The majority observed that the commission rejected this argument, finding that electing to accept enhanced liability under the statute required employers to take affirmative action with respect to the enhanced benefit. Simply maintaining a workers’ compensation insurance policy, particularly one that was secured prior to 2014 (the effective date of the legislation) was insufficient.

“Elect” Not Defined in the Act

Observing further that the term “elect” had not been defined in the Act, the majority indicated it would give the term its “plain and ordinary meaning as derived from the dictionary” [quoting Missouri Pub. Serv. Comm’n v.
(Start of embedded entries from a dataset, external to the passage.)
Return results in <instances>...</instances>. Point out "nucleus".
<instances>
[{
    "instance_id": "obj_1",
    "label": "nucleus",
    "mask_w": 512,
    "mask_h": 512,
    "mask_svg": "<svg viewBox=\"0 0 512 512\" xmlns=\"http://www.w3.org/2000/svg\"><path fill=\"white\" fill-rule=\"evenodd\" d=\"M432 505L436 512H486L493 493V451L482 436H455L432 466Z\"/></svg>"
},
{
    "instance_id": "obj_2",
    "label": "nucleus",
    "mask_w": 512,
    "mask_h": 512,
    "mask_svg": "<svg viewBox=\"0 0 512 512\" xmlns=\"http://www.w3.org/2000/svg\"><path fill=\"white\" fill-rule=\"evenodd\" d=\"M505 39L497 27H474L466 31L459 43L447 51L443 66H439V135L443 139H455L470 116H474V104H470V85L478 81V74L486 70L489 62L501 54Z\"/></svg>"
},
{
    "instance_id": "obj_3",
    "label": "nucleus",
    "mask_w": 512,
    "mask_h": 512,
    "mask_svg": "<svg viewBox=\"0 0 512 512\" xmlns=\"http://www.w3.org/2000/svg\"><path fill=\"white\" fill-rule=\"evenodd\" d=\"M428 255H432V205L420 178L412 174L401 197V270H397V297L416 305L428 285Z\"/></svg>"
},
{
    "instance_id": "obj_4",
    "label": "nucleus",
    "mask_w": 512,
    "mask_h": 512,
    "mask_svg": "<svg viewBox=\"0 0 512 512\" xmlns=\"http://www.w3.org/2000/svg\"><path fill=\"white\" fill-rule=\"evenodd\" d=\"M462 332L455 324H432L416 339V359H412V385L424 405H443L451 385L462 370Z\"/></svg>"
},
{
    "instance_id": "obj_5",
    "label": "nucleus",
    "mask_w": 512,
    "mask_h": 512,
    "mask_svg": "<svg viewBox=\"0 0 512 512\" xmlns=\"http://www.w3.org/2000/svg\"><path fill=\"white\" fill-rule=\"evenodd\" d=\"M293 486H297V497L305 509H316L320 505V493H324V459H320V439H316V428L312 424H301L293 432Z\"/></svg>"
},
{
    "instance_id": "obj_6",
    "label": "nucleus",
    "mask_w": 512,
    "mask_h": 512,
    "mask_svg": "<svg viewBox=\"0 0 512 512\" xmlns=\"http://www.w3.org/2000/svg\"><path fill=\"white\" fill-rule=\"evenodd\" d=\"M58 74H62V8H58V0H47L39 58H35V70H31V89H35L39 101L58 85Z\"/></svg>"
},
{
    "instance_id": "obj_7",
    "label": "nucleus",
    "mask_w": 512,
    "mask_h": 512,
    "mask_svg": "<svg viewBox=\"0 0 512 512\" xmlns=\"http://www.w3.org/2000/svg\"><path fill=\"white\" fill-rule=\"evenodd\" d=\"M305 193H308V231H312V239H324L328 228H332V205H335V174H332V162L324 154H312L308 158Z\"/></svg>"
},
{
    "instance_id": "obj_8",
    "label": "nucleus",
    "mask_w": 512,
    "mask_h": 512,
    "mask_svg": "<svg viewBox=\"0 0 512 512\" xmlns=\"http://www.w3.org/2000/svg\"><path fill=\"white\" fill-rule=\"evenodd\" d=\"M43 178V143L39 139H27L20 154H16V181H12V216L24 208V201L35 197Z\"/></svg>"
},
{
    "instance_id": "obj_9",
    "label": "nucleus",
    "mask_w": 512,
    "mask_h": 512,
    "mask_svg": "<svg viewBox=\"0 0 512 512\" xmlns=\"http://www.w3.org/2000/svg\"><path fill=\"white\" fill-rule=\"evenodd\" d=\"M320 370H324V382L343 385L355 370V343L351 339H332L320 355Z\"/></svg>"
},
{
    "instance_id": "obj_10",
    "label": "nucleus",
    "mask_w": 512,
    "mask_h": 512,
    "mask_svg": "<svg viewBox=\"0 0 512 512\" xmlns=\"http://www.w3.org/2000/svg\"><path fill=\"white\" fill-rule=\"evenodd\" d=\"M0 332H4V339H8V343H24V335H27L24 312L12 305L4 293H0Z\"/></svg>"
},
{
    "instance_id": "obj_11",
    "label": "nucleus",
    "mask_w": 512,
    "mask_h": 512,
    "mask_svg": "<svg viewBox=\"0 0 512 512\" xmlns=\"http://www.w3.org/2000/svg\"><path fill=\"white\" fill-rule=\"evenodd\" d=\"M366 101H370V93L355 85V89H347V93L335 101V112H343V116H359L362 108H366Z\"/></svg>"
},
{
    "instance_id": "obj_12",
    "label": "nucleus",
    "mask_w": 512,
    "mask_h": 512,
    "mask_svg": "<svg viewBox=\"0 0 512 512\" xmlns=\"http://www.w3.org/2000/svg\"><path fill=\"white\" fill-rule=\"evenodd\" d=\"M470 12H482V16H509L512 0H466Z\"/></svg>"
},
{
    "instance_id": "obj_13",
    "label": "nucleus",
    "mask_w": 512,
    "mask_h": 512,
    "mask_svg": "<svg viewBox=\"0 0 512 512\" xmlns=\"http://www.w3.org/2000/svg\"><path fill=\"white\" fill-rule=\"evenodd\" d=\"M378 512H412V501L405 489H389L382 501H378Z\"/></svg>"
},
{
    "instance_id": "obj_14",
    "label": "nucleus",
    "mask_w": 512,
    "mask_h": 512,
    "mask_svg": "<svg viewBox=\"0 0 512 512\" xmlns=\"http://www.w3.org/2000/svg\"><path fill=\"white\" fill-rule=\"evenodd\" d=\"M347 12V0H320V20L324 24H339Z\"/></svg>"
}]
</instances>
Union Elec. Co., 552 S.W.3d 532, 541 (Mo. banc 2018)]. Utilizing that definition, the majority said “elect” meant “to make a selection” or “to choose.” Both selecting and choosing required an affirmative act by the one making the selection or doing the choosing, said the majority. The majority concluded that it was “axiomatic that a business entity that no longer exists cannot affirmatively select or choose to do anything” [Opinion, pp. 7-8]. Moreover, now-defunct employers were not deemed to have elected to accept enhanced liability solely by virtue of having workers’ compensation insurance at the time of an employee’s last exposure to asbestos.

Dissenting Opinion

Judge Draper dissented. He stressed that the employer had made an affirmative decision to purchase workers’ compensation insurance, which, as a matter of law, covered future occupational injuries such as that contracted by Hegger. The employer purchased coverage for its “entire liability.” Judge Draper noted that while Hegger’s date of last exposure to asbestos at the employer was not in the record, it was undeniable that his date of injury was in 2014, when he was diagnosed with mesothelioma. Stressing that compensation under the workers’ compensation law was not made when a claimant was last exposed to asbestos, but rather when the claimant had been injured and when that injury was diagnosed, the judge argued that Hegger should be provided the compensation for which he was statutorily entitled at the time of his injury.